Dalam sehari, Ade mengaku dapat meraih keuntungan hingga Rp 500.000. Bahkan dia sempat mendapatkan Rp 1.000.000 saat ada warga yang mengadakan hajatan. Sayangnya, pendapatan ini tak bertahan lama. Setiap hari semakin banyak pedagang bermunculan di kawasan rusun. Pendapatan Ade pun menurun drastis.
"Satu tahun nggak ada saingan, bisa Rp 500 ribu sehari, pangsa pasar saya banyak, setiap blok saya masuki, di mana-mana anak-anak ramai saya datang, apalagi kalau ada pesta," tutur dia.
Tak ingin melihat keluarganya kekurangan, Ade pun mulai mengembangkan usaha. Sambil menjual mainan, ia juga menjual bakso. Berawal dari satu gerobak, Ade kini mampu mempekerjakan dua rekannya menjual bakso di luar rusun.
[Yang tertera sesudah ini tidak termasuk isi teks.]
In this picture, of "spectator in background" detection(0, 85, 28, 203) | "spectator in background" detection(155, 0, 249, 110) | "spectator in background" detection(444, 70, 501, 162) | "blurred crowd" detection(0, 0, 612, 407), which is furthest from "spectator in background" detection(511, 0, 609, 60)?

"Saya beli gerobak Rp 4 juta lengkap dengan perlengkapannya, ini juga saya nggak mau berhenti. Saya juga punya dua anggota yang jual agar anak-istri saya bisa makan, setidaknya yang kecil-kecil nanti bisa sekolah dan kuliahlah," katanya bersemangat.
Seakan tak mudah berpuas diri, Ade nekat mengembangkan usaha dengan menjual martabak. Ia belajar dan menghabiskan Rp 5.000.000 untuk gerobak barunya. Bahkan ia masih memiliki cita-cita bisa memiliki setidaknya 10 gerobak lagi untuk mencari recehan.
"Jam 02.00 pagi saya sudah siap-siap berjualan, jam 06.00 sampai jam 11.00 jualan martabak. Baru sebulan ini. Sisanya, sampai jam 19.00 malam, jualan mainan sama bakso," tuturnya.
Malam ini pun dia berjualan dengan semangat. Lelah sudah bukan lagi jadi halangan dia menggapai mimpinya. Adenawar menunjukkan bagaimana seseorang tak boleh kalah oleh keadaan. Meski dipaksa pindah, tak berarti asa harus hilang."Bisa dapat Rp 500-700 ribu sehari omzetnya, untungnya bisa Rp 200-250 per harilah ke rumah, sudah lebih dari cukup untuk kita yang tinggal di sini. Aku sih masih ada mimpi bisa punya 10 gerobak lagi," katanya sambil sesekali meladeni pembeli. (dtc)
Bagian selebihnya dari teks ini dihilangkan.